Vanguard has introduced its first ESG ETF in Europe with the launch of a global equity strategy based on a FTSE Russell index.
The Vanguard ESG Global All Cap UCITS ETF is designed to serve as a core building block for ESG-aware portfolios, providing broad diversification while screening out undesirable issuers based on FTSE Russell’s ‘Choice’ framework.
The fund is referenced to the FTSE Global All Cap Choice Index which is derived from the FTSE Global All Cap Index universe of large, mid, and small-cap stocks across both developed and emerging markets.
The methodology removes companies that do not satisfy UN Global Compact principles relating to labour, human rights, environmental, and anti-corruption standards.
It also excludes firms deriving significant revenue from non-renewable energy (coal, oil, or gas), nuclear power, adult entertainment, alcohol, tobacco, gambling, and weapons (controversial, military, and conventional).
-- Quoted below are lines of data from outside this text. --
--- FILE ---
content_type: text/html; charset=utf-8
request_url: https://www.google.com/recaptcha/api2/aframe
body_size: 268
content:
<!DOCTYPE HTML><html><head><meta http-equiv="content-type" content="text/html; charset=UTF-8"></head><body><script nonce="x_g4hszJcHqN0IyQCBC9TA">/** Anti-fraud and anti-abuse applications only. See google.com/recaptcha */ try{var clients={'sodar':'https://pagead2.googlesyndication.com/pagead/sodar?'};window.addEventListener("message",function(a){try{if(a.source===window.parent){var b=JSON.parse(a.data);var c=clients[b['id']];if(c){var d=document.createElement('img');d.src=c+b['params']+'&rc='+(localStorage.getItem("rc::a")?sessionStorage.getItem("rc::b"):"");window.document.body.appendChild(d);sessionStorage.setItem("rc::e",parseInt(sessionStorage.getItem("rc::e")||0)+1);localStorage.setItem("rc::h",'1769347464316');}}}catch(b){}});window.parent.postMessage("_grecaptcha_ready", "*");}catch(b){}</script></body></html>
The resulting index consists of approximately 7,500 constituents, down from more than 8,900 in the parent index. Constituents are weighted by market capitalization, and the index is rebalanced on a quarterly basis.
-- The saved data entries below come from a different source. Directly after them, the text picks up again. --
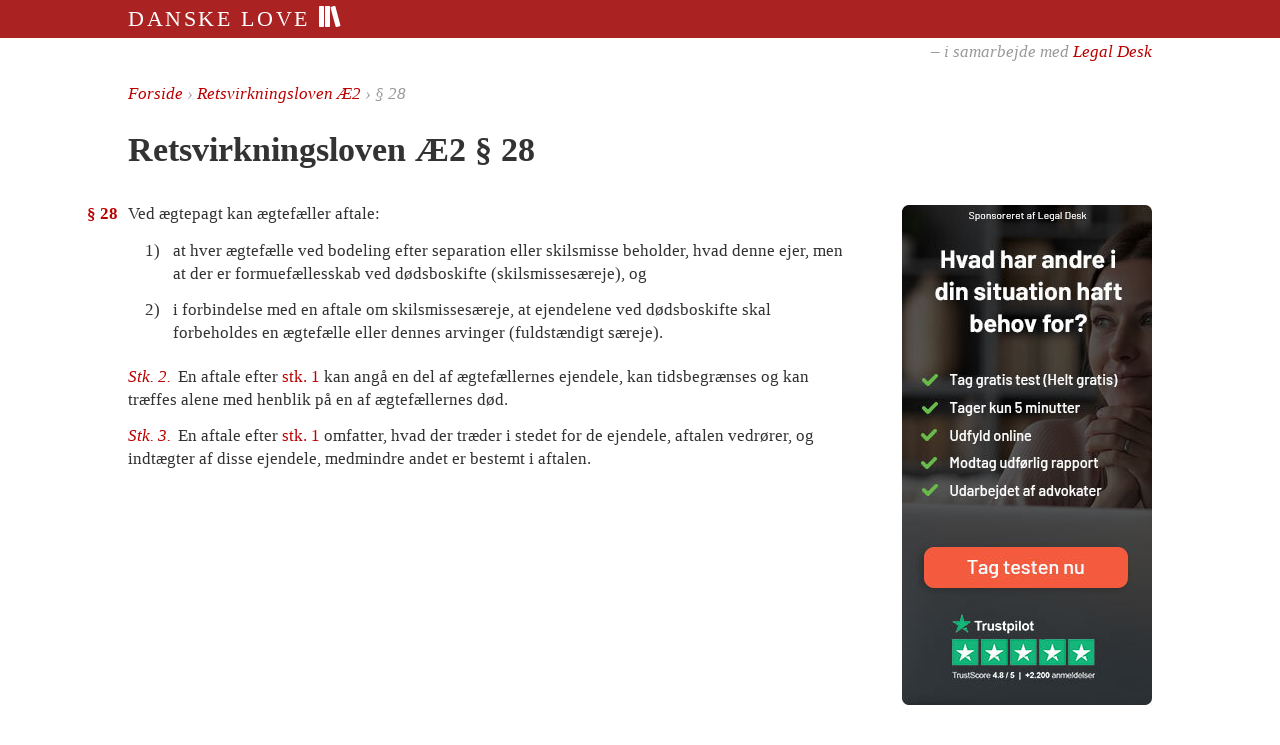

--- FILE ---
content_type: text/html; charset=UTF-8
request_url: https://danskelove.dk/retsvirkningsloven/28
body_size: 2229
content:
<!DOCTYPE html>
<html lang="da">
    <head>
        <meta charset="UTF-8">
        <title>Retsvirkningsloven Æ2 § 28</title>
        <meta name="viewport" content="width=device-width, initial-scale=1.0">
        <link rel="apple-touch-icon" sizes="144x144" href="/gfx/books-144x144.png">
        <link rel="stylesheet" type="text/css" href="/build/danskelove.5320d13f.css">
                <link rel="icon" type="image/x-icon" href="/favicon.ico">
                <link rel="canonical" href="/retsvirkningsloven/28"><meta name="description" content="§28. Ved ægtepagt kan ægtefæller aftale: …">
    <meta property="og:title" content="Retsvirkningsloven Æ2 § 28">
    <meta property="og:type" content="article">
    <meta property="og:site_name" content="Danske Love">
    <meta property="og:image" content="http://danskelove.dk/gfx/books-250x250.png">
    <meta property="og:description" content="Ved ægtepagt kan ægtefæller aftale: …">
    <meta name="twitter:card" content="summary" />
    </head>
    <body>
        <script>
        var currentCookiePolicy = 1;
        var matches = document.cookie.match(/cookiepolicy=(\d+)/);
        var acceptedCookiePolicy = matches ? parseInt(matches[1]) : null;
        var cookiesAccepted = acceptedCookiePolicy >= currentCookiePolicy;

        if (acceptedCookiePolicy != null || !navigator.cookieEnabled) {
            document.body.className += ' hide-c00kie-notice';
        }
        </script>

        <div id="header">
            <div class="top">
                <div class="inner">
                    <a href="/">
                        Danske Love
                        <img src="/gfx/books-white.svg" alt="">
                    </a>
                </div>
            </div>
            <div class="bottom">
                <div class="inner">
                    – i samarbejde med <a href="https://www.legaldesk.dk">Legal Desk</a>
                </div>
            </div>
        </div>
        
<div id="content" class="with-right">
    <div id="breadcrumb" itemscope itemtype="http://schema.org/BreadcrumbList">
        <a href="/">Forside</a>
        &rsaquo;
        <span itemprop="itemListElement" itemscope itemtype="http://schema.org/ListItem">
        <meta itemprop="position" content="1">
                    <a itemprop="item" href="/retsvirkningsloven">
              <span itemprop="name">Retsvirkningsloven Æ2</span>
            </a>
                </span>
        &rsaquo;
        § 28
    </div>

    <h1>Retsvirkningsloven Æ2 § 28</h1>

        



<ol class="section" id="28">
    <li class="subsection" id="28.1"><h5>§ 28         </h5>Ved ægtepagt kan ægtefæller aftale:            <ol>
                        <li class="subsubsection" id="28.1.1"><span class="label">1) </span>at hver ægtefælle ved bodeling efter separation eller skilsmisse beholder, hvad denne ejer, men at der er formuefællesskab ved dødsboskifte (skilsmissesæreje), og</li>
            <li class="subsubsection" id="28.1.2"><span class="label">2) </span>i forbindelse med en aftale om skilsmissesæreje, at ejendelene ved dødsboskifte skal forbeholdes en ægtefælle eller dennes arvinger (fuldstændigt særeje).</li>
            </ol>
        </li>

    <li class="subsection not-first" id="28.2"><h6>Stk. 2. </h6>En aftale efter <a href="/retsvirkningsloven/28#1">stk. 1</a> kan angå en del af ægtefællernes ejendele, kan tidsbegrænses og kan træffes alene med henblik på en af ægtefællernes død.</li>

    <li class="subsection not-first" id="28.3"><h6>Stk. 3. </h6>En aftale efter <a href="/retsvirkningsloven/28#1">stk. 1</a> omfatter, hvad der træder i stedet for de ejendele, aftalen vedrører, og indtægter af disse ejendele, medmindre andet er bestemt i aftalen.</li>
</ol>

    <div id="right" class="section">
  <a href="https://www.legaldesk.dk/juratjek?utm_source=Webpage+Danskelove.dk&amp;utm_medium=Banner+Danskelove.dk&amp;utm_campaign=Banner+Danskelove.dk&amp;utm_id=Danskelove.dk">
    <img src="/gfx/legaldesk/250x500.jpg" class="portrait">
    <img src="/gfx/legaldesk/500x250.jpg" class="landscape">
  </a>
</div>
</div>


        <footer id="footer">
          <div class="inner">
            <a href="/register/a">Register</a>
            &nbsp;&ndash;&nbsp;
            <a rel="terms-of-service" href="/vilk%C3%A5r">Vilkår for brug</a>
            &nbsp;&ndash;&nbsp;
            <a rel="privacy-policy" href="/privatliv">Cookie- og privatlivspolitik</a>
          </div>
        </footer>

<!--
        <footer id="cookie-notice">
          <p class="container">
            Danske Love bruger cookies til at indsamle statistik.
            Denne information kan blive delt med tredjepart.
            Når du bruger sitet, accepterer du denne brug af cookies.
            <a class="read-more" href="/privatliv">Læs mere</a>
            <button class="reject-cookies">Afvis</button>
            <button class="accept-cookies">Accepter</button>
          </p>
        </footer>
-->
        <script src="https://code.jquery.com/jquery-3.3.1.min.js"
          integrity="sha256-FgpCb/KJQlLNfOu91ta32o/NMZxltwRo8QtmkMRdAu8="
          crossorigin="anonymous"></script>
        <script src="/build/danskelove.a2525f17.js"></script>
        
                <script>
          var _paq = _paq || [];
          _paq.push(['setTrackerUrl', 'https://matomo.chsc.dk/matomo.php']);
          _paq.push(['disableCookies']);
          _paq.push(['setSiteId', 3]);
          _paq.push(['trackPageView']);
        </script>
        <script async src="https://matomo.chsc.dk/matomo.js"></script>

        <script>
          function startTracking() {
          }
          if (cookiesAccepted) {
              startTracking();
          }
        </script>
        
        <div id="tooltip-template" class="tooltip hidden">
            <div class="arrow"></div>
            <div class="inner">
                <div class="loading"><span>§</span></div>
                <div class="body"></div>
            </div>
        </div>
    </body>
</html>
The country allocations of the ESG and parent indices are broadly in line – the largest absolute difference is that stocks from the US are overweighted by about 2% compared to the parent index, while on a relative basis, UK exposure is trimmed by almost 25% from 4.1% to 3.1%. As one would expect, Japan (7.4%) and China (5.5%) are the next largest country exposures after the US on an absolute basis.
The allocation across sectors is also not too dissimilar bar some predictable deviations – technology stocks account for the largest weight at 25.0%, up 3.8% from the parent index, while exposure to oil & gas companies has been reduced down by 3.3% to a weight of just 0.3% and industrials have been trimmed by 2.3% to a weight of 9.6%. After technology stocks, the next-largest sector weights are health care (11.9%), industrials (9.6%), retail (8.8%), and banks (7.8%).
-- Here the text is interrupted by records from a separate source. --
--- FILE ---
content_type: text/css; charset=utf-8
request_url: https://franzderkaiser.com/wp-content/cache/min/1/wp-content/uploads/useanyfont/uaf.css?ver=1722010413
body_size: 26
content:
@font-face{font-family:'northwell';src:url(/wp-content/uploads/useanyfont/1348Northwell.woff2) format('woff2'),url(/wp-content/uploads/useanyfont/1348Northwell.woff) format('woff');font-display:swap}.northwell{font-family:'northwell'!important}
The fund has listed on London Stock Exchange in US dollars (Dist – V3AL LN; Acc – V3AA LN) and pound sterling (Dist – V3AM LN; Acc – V3AB LN) and on Deutsche Börse in euros (Dist – V3AL GY; Acc – V3AA GY).
It comes with an expense ratio of 0.24%.
Fong Yee Chan, Head of ESG strategy, UK and Europe, Vanguard, said: “Our clients have a range of environmental and social concerns. Many want to put their money to work in a way that enables them to mitigate certain ESG-related risks, aligns with their values, and meets their investment goals. That’s why we are committed to ensuring that our expansive and nuanced approach to ESG is reflected in our product offering and throughout our investment processes while balancing the potential for delivering long-term value to our investors.”